Tabii ki. Tek istediği paraydı."Bırak beni." dedim ve sakince kolumu ondan çektim. Elini cebine attı ve bıçak çıkardı. Yine güldüm.
"Beni onunla korkutabileceğini mi sanıyorsun?" dedim küçümseyici bir ifadeyle. Kolunu tutup bıçağı ona doğrultuğumda ikimizde tutuyorduk bıçağı.
"Katil mi olmak istiyorsun?" dedi bir diğer adam. Yavaşça tuttuğum bıçağı bırakırken elimin kesildiğini farketmemiştim bile. Elimden boşalan kana baktım ve ona döndüm. Yeniden güldüm.
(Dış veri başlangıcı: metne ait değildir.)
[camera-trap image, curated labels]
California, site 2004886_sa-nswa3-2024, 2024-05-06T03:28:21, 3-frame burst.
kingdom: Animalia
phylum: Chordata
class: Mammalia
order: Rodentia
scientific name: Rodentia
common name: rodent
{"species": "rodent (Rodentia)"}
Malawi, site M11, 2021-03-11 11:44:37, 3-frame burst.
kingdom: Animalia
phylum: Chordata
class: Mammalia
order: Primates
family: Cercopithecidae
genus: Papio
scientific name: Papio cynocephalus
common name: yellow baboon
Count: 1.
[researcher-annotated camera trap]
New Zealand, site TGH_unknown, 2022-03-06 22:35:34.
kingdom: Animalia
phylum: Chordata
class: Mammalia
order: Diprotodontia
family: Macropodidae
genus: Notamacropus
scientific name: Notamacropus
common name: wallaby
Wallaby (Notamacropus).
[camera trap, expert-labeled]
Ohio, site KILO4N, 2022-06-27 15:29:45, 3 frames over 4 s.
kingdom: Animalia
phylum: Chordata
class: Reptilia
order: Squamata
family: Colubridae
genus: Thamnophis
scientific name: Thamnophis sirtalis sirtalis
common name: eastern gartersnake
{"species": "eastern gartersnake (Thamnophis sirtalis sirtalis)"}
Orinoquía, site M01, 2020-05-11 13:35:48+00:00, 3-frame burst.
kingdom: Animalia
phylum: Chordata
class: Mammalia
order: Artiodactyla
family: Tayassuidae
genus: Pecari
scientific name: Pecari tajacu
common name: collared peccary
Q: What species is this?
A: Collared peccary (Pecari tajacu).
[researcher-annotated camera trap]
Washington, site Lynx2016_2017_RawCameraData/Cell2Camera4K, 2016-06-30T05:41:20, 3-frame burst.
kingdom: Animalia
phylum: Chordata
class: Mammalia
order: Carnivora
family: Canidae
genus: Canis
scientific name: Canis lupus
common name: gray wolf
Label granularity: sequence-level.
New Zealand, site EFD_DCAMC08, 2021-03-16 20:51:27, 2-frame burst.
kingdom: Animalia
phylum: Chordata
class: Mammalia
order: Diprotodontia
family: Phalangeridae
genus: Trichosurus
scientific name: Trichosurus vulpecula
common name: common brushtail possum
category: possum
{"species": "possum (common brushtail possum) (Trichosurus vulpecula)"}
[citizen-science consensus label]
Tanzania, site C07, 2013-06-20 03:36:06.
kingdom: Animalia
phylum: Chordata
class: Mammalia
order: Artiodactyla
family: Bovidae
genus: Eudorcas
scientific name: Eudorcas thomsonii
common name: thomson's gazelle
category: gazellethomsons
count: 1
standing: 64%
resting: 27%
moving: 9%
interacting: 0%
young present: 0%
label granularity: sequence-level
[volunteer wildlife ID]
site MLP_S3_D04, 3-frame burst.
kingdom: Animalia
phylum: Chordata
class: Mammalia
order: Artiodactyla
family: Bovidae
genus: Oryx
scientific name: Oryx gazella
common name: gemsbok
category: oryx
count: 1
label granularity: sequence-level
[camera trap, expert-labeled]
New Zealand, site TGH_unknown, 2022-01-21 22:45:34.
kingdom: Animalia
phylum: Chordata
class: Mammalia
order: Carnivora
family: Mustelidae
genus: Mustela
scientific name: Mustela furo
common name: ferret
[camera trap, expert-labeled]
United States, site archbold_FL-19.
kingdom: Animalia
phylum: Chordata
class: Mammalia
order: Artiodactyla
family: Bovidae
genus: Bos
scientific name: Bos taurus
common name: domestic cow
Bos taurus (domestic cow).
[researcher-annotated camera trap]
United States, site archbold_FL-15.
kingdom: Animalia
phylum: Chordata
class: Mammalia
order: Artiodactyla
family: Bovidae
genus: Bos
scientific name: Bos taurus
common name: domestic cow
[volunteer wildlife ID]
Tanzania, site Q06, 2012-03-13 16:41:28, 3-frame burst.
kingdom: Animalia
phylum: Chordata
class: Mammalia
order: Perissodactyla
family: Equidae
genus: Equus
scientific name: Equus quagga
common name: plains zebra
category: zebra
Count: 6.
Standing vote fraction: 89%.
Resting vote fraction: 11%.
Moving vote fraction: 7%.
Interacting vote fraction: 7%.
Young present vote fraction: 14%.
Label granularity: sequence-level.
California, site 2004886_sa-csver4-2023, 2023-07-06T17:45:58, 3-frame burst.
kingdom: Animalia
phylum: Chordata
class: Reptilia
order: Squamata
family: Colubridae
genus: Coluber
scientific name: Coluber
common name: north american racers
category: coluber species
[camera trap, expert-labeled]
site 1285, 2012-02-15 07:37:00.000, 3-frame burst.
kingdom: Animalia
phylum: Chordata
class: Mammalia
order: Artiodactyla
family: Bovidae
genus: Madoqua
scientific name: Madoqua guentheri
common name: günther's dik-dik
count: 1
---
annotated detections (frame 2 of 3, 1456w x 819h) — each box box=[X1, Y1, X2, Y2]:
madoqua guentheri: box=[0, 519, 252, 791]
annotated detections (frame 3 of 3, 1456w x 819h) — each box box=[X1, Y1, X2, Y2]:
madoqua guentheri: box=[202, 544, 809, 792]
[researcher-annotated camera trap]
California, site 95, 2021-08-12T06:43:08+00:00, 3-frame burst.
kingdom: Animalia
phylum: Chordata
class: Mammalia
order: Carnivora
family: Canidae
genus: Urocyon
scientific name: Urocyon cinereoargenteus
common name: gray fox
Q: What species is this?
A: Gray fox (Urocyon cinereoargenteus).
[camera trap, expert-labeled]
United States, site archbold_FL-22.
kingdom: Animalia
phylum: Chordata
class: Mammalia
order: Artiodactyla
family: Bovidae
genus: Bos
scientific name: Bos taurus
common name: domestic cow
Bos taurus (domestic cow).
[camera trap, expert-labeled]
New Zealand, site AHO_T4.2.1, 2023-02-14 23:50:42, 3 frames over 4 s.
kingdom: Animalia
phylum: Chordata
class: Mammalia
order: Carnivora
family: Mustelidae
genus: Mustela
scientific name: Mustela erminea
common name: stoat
"Ben zaten katilim." dedim gülüşüm solup elimdeki şişeyi kafama dikerek.
"Adamlar gitti, yolda tek başıma yürüyordum..." dedim şimdiye dönerek. "Sonra, Zahit çıktı karşıma."
Herkes şaşırıp bana baktı.
"Elinde bir bıçak vardı, tertemiz ama, kan falan yoktu. Benim elim kanıyordu ya, oradan bulaşmış bıçağa. Bana bıçağı tutturdu. Böylelikle hem kanımı hem parmak izimi aldı.""Amcanın kanı peki?" diye sordu Evgin.
"Bu sabah cezaevine gittim, gözetledim orayı. Amcam yaşıyor. Cezaevine girerken gördüm, görüş saatinde. İkisi bana tuzak hazırlamışlar yani."
"Nasıl ya?" dedi Barış.
"Ben içtiğim için hatırlamıyordum bunu, dün gece hatırladım." dedim.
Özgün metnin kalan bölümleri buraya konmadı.